TalkVerse: Democratizing Minute-Long Audio-Driven Video Generation

Zhenzhi Wang1, Jian Wang2, Ke Ma2, Dahua Lin1, Bing Zhou2 1CUHK MMLab, 2Snap Research

TL;DR: TalkVerse is a large-scale, open corpus for single-person, audio-driven talking video generation (2.3M clips, 6.3k hours) together with a 5B-parameter diffusion transformer (DiT) baseline that sustains minute-long generation with low drift and around 10x lower inference cost compared to larger commercial models.

TalkVerse teaser examples
TalkVerse data curation pipeline

The corpus is curated from more than 60k hours of general video via a transparent and reproducible pipeline comprising scene-cut detection, human and subtitle screening, aesthetic and quality assessment, audio-visual synchronization, and language annotation. On top of TalkVerse, we train a 5B DiT model with a higher VAE downsampling ratio that maintains strong lip-sync and long-horizon video quality and can generalize zero-shotly to video dubbing via controlled latent noise.

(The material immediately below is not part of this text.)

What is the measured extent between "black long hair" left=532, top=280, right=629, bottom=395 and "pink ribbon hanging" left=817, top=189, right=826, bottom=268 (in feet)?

We aim to release the curated dataset, training and inference code and recipes, and the 5B checkpoints to establish a common yardstick and lower compute barriers for research in audio-driven human video and related tasks such as pose-driven generation and joint audio-video synthesis.

Dataset Sample Visualizations

In these examples, if the video length is longer than context frames + denoised video frames, the videos will be used to train the FramePack module in our model. If the video length is shorter than context frames + denoised video frames but longer than denoised video frames, the videos will be used to train the model. If the video length is shorter than denoised video frames, the videos will be discarded. We use orange boxes to highlight the context frames and green boxes to highlight the denoised video frames in the videos. In the denoised video frames, we also visualize body bounding boxes and face bounding boxes where we add more loss weights in our training. The visualized videos covers English, Chinese, Spanish, etc.

Model Outputs

Model Architecture

TalkVerse model architecture

English Speech

Single-speaker English talking videos generated from our model, demonstrating minute-scale lip-sync and identity consistency under diverse audio segments.

Chinese Speech

Single-speaker Chinese talking videos illustrating cross-lingual audio-driven generation using the same unified model. As our model is under-trained and Chinese is the language with the second largest data in our dataset, we select this language for the audio-driven from other languages for demonstration. We will continue to improve the model on other languages in the future.

Singing and Musical Performances

Audio-driven videos conditioned on singing and instrumental audio, illustrating how the model handles long-range rhythm and expressiveness beyond standard speech.

Cartoon / Anime Domain

A stylized example showing that TalkVerse can be applied to non-photorealistic, cartoon-like identities while preserving coarse lip-sync and motion patterns.

Long-Form Videos

Longer examples demonstrating that our model can sustain minute-long, audio-driven talking video generation with low drift and stable identity and lip synchronization.

Video Dubbing

A video dubbing example where an English source clip (the first video) is used as input and our model generates synchronized talking videos in multiple target languages while preserving the original identity and motion. The other three videos are the corresponding dubbed outputs in Chinese, Japanese, and Spanish.

We also provide additional multi-scene dubbing examples generated by the same model. The first video is the original English video, the other three videos are the corresponding dubbed outputs of other speech content with different emotions.

EMTD Test Set

Clips from EMTD Test Set with varied speakers and audio conditions.